- ACTION ITEM: In the article on the Cobain photos lawsuit, rewrite the part starting with "On Friday afternoon, the" and going on through "for public records.", swapping "procedural missteps" for "procedural errors".

==== READING TEXT ====

Man Sues City of Seattle to Release Kurt Cobain's Suicide Photos

Updated | More than 20 years after he was laid to rest, Kurt Cobain's death continues to be contested by dissenters and conspiracy theorists everywhere. Authorities considered reopening the April 1994 case, one of rock music's most fraught, after new photos surfaced last year; it was subsequently dropped after Seattle police deemed them "underwhelming" and bearing no new evidence.
But the Cobain saga isn't over just yet. A Seattle judge could have released records and photos from the infamous suicide scene, following a lawsuit that purports that Cobain did not die by his own volition but was instead murdered. Naturally, Frances Bean Cobain and Courtney Love, Cobain's daughter and widow, respectively, weren't ecstatic about this news. The pair plead with Superior Court Judge Theresa Doyle to not release the photos, filing court motions stating that the photos would have negative psychological and physical impacts on their family.
On Friday afternoon, the city of Seattle dismissed the lawsuit. The Seattle Times reported that Doyle dismissed the suit with prejudice, citing a series of procedural missteps. Doyle ruled that the man who'd filed the lawsuit had not only "improperly served his lawsuit to the city," but also hadn't given Seattle the appropriate time to acquiese to his request for public records.
So who sued? Richard Lee, a man who hosts a show on Seattle public access TV entitled, perhaps not surprisingly, Now See It Person to Person: Kurt Cobain Was Murdered. Lee sued the city of Seattle, as well as the Seattle Police Department, to release the photos and records of Cobain's suicide scene, citing Washington State's Public Records Act. The city argued against Lee, saying that the photos' release would disturb the family's privacy concerns, according to The Seattle Times.
The year after Cobain's death, Love acquired permission from a court to keep Cobain's suicide note out of the public sphere. But in 2014, Seattle police developed four rolls of film from the suicide scene, left undeveloped by police working the case in the '90s because they believed the images were less likely to make the rounds or be "used for unscrupulous purposes," according to records.

==== EXERCISE DATA ====

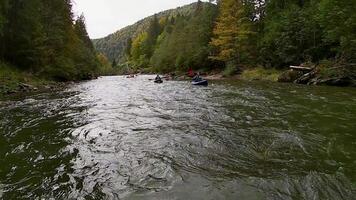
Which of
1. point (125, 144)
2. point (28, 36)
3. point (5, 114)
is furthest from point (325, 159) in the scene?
point (28, 36)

====

- SOLUTION TO THE PROBLEM:
On Friday afternoon, the city of Seattle dismissed the lawsuit. The Seattle Times reported that Doyle dismissed the suit with prejudice, citing a series of procedural errors. Doyle ruled that the man who'd filed the lawsuit had not only "improperly served his lawsuit to the city," but also hadn't given Seattle the appropriate time to acquiese to his request for public records.